Dead to Rights has experienced mixed reviews to date for the two titles in the series released on home consoles. Dead to Rights: Reckoning takes the series into the handheld market with full 3D graphics and similar gameplay to the others in the series. Unfortunately, with the limited control on the PSP and extremely repetitive gameplay, this title proves that the PSP and action titles still have yet to be done well.
The plot is incredibly simplistic. You play police office Jack Slate, a cop who’s been sent a ransom note from a mysterious gang that says they’re going to kill their female hostage if their demands aren’t meant. It’s your job to, not mediate and find a solution to the crisis, but instead to kill anyone who looks at you funny. With your dog Shadow at your side, that’s just what you set out to do.
You go from roughly similar looking location to the next, killing anything that moves. Shadow is very useful as you can sick him on your targets to take them down instantly; something, oddly enough, your guns cannot do. Shadow needs some time to recoup his energy, so you can only use him every couple of minutes or so. Unfortunately, or fortunately, the AI is so inept that you can simply stand in one place, wait for Shadow to be ready, and kill the next target. Repeating this process over and over, while not the most thrilling, is the safest…and that’s not playing cheap, that’s good police work!
But that method does get tiresome very quickly and is only useful for getting out of jams. This is where your guns come into play. You have an extensive arsenal of weapons available to you and can also pick up your enemy’s weapons after you take them down. It seems that, especially later in the game, most of the enemies have extensive body armor on. This means that it takes anywhere from 5 to 30 bullets from some weapons to take them out. This not only makes you just want to sit and wait for Shadow to kill them, also means you’re constantly having to worry about your limited ammunition.

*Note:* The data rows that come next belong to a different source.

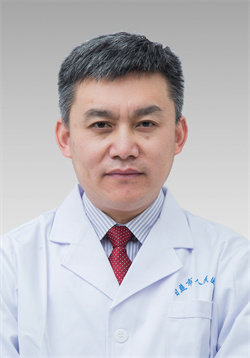 杨延民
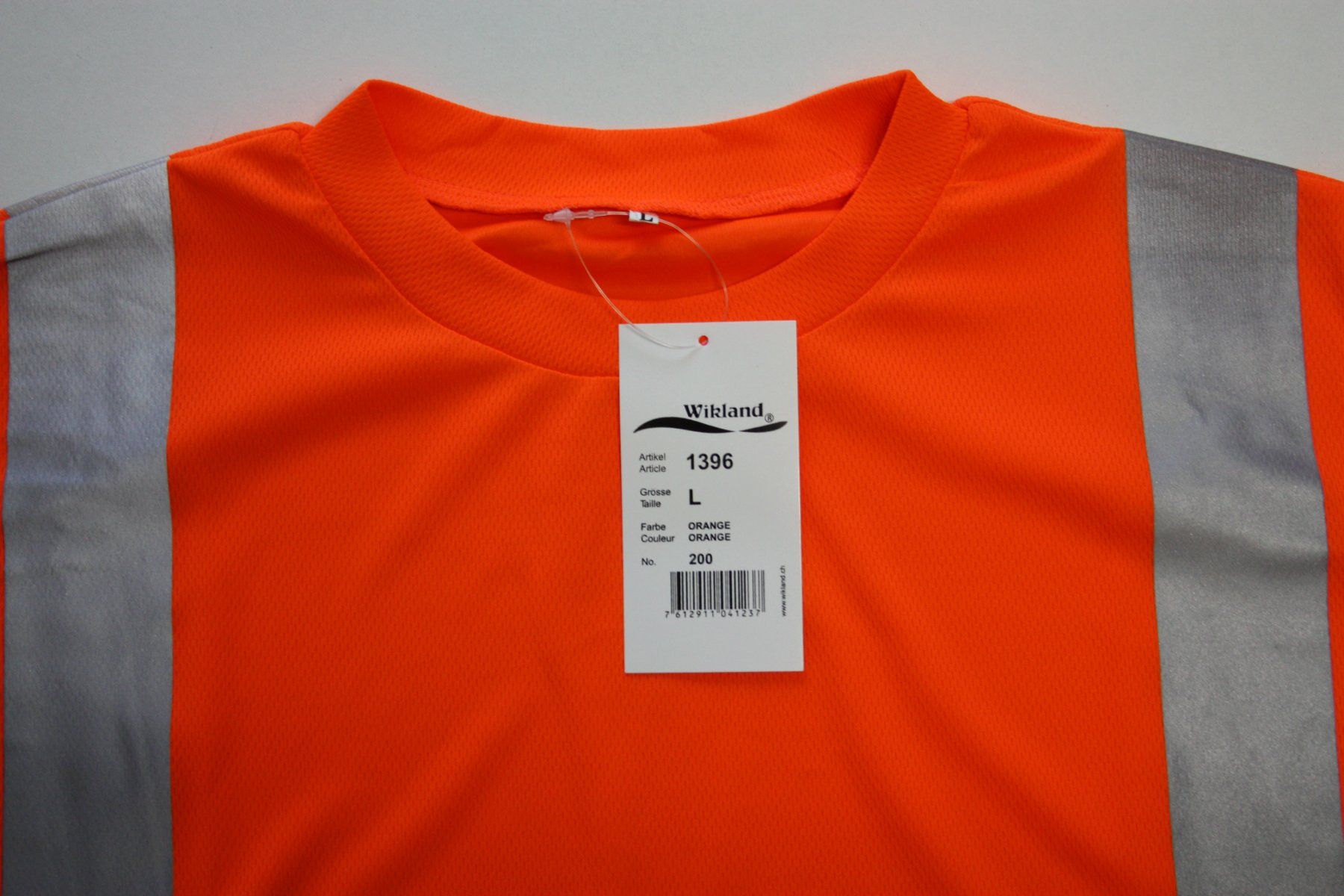 Wikland T-shirt: Wikland T-Shirt Gr. L – Nuovo e nell'imballaggio originale da Deitingen venduto da Johnny_Malibu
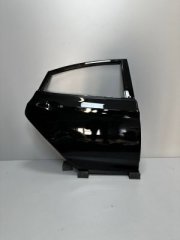 Дверь задняя правая Седан Hyundai Solaris RB 2010-2014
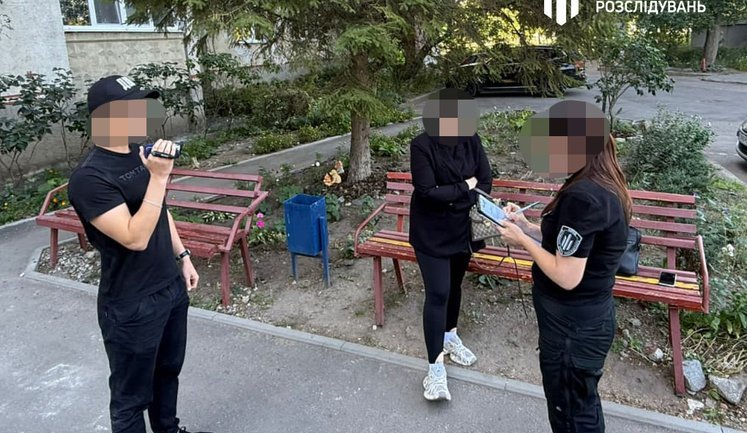 За хабарі "переводили" військових з бойових частин у тил: у Харкові викрито посадовців ВЛК, - ДБР. ФОТОрепортаж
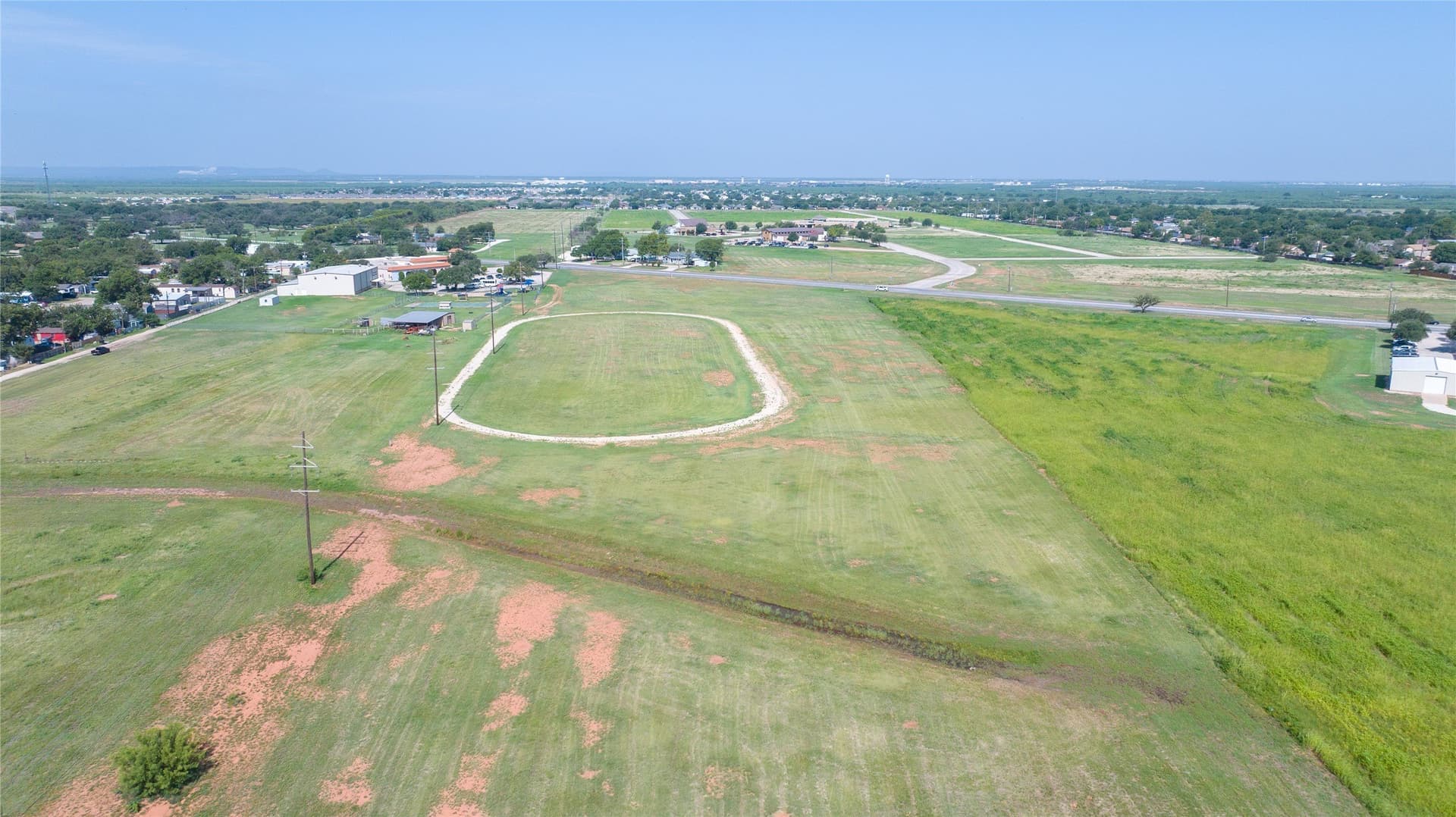 2 acres in Taylor County - photo 4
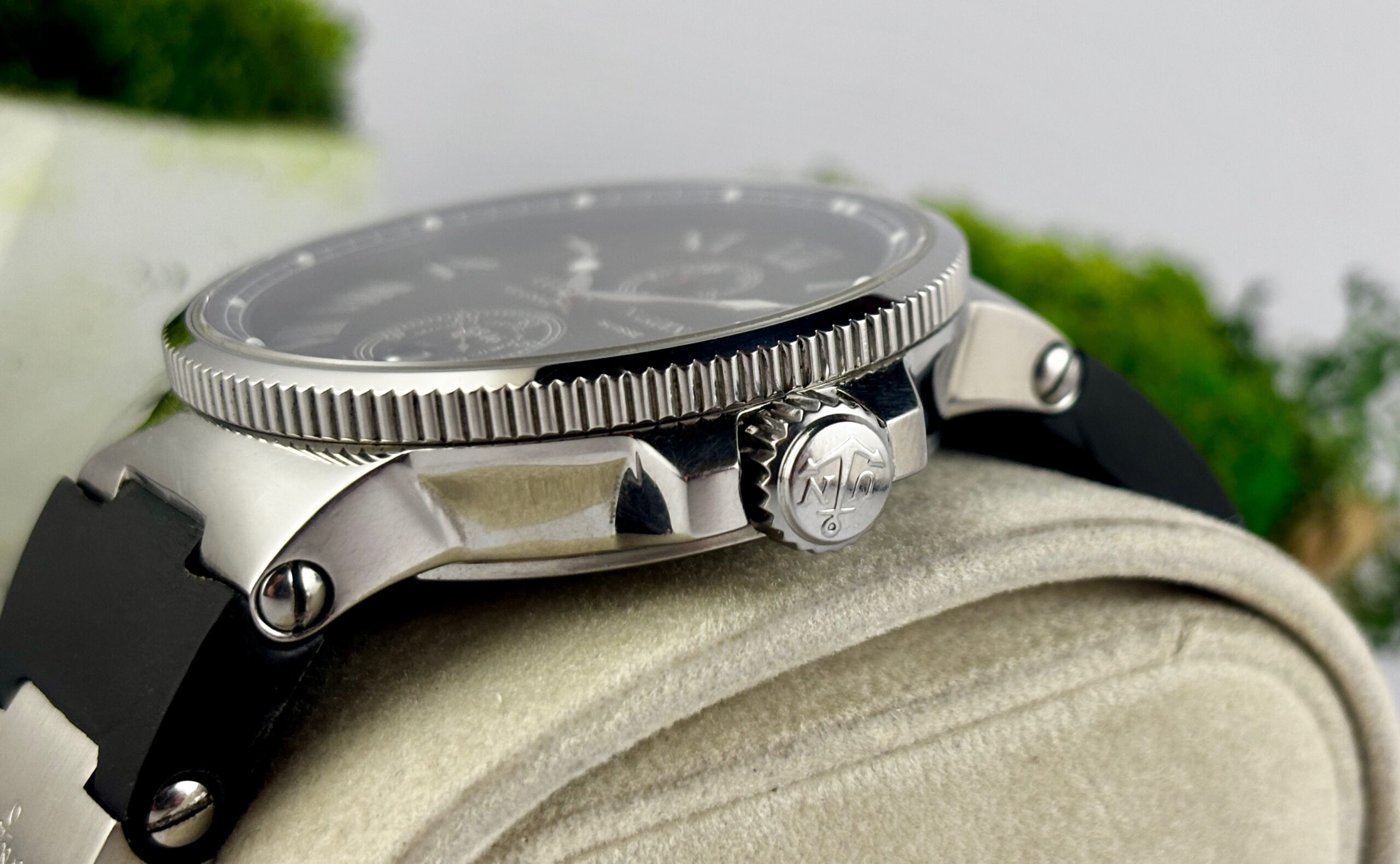 Ulysse Nardin Le Locle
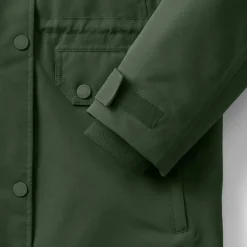 Expeditions-Daunenparka für Damen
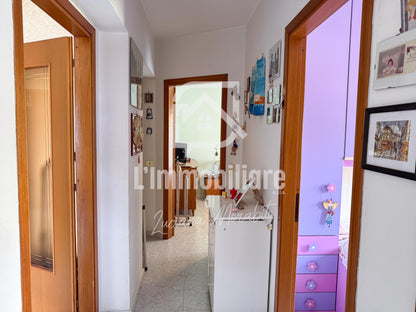 Appartamento in vendita in Via Salso s.n.c., Messina rif. 34003037
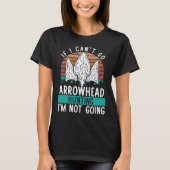 Arrowhead Collection Arrowhead Hunting T-shirt (Voorkant)
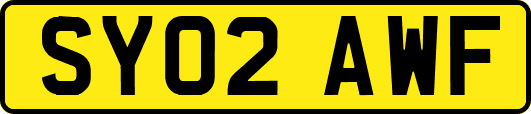 SY02AWF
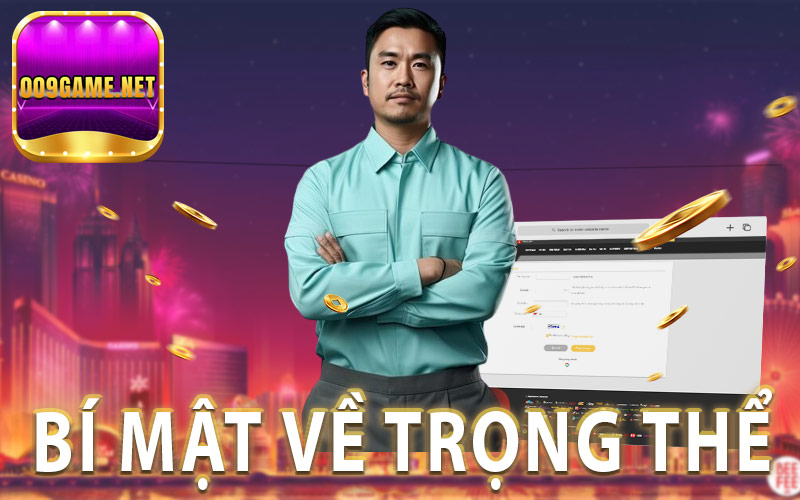 Những bí mật về CEO Nhà Cái 009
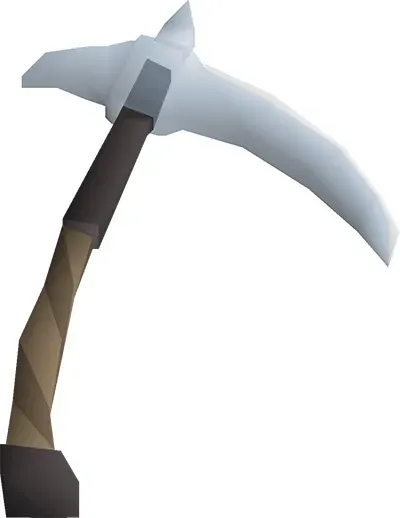 How to Get the Crystal Pickaxe in OSRS: A Step-by-Step Guide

One incentive to get you to take out the bad guys, rather then letting Shadow do it, is bullet time. The more people you kill, the more you build up this meter that lets you do fantastic dives while shooting enemies with pin-point accuracy—all in slow motion! This is actually somewhat fun, but the novelty wears off rather quickly.
Killing enemies wouldn’t be so tedious if there was more then a handful of enemies to shoot. Apparently, all the gangs in the city use the same tailor and all have matching masks. Some of them do carry different weaponry, but as I said above, the AI is so lacking that they rarely know how to use their fire power to shoot a brick wall, let alone try to scare super-cop Jack Slate.
The monotony is only broken up by the serious frustration that is the camera which makes you want to simply turn the game off. You can auto target enemies, which locks the camera on to them, but you have to be able to see them in order to do this. Sadly, you cannot actually control the camera and are left to rely on its drunken control to follow you and the action. This wouldn’t be so bad if you can at least re-center the camera behind you, but this is not an option. You just hope that the drunk camera operator manages to show you what it is you need to see before you die.
In case you can’t tell, I didn’t like this game. I wanted to. I wanted to find a fun shooter that would keep me entertained while in the doctor’s waiting room or on the bus. I didn’t expect a game with a lot of depth, but I also didn’t expect a mind numbingly repetitive gameplay experience, either. I am sure that there are people out there who will enjoy this game—they wouldn’t have made two console titles and now this PSP title if there weren’t. I’m simply not in that group, I guess.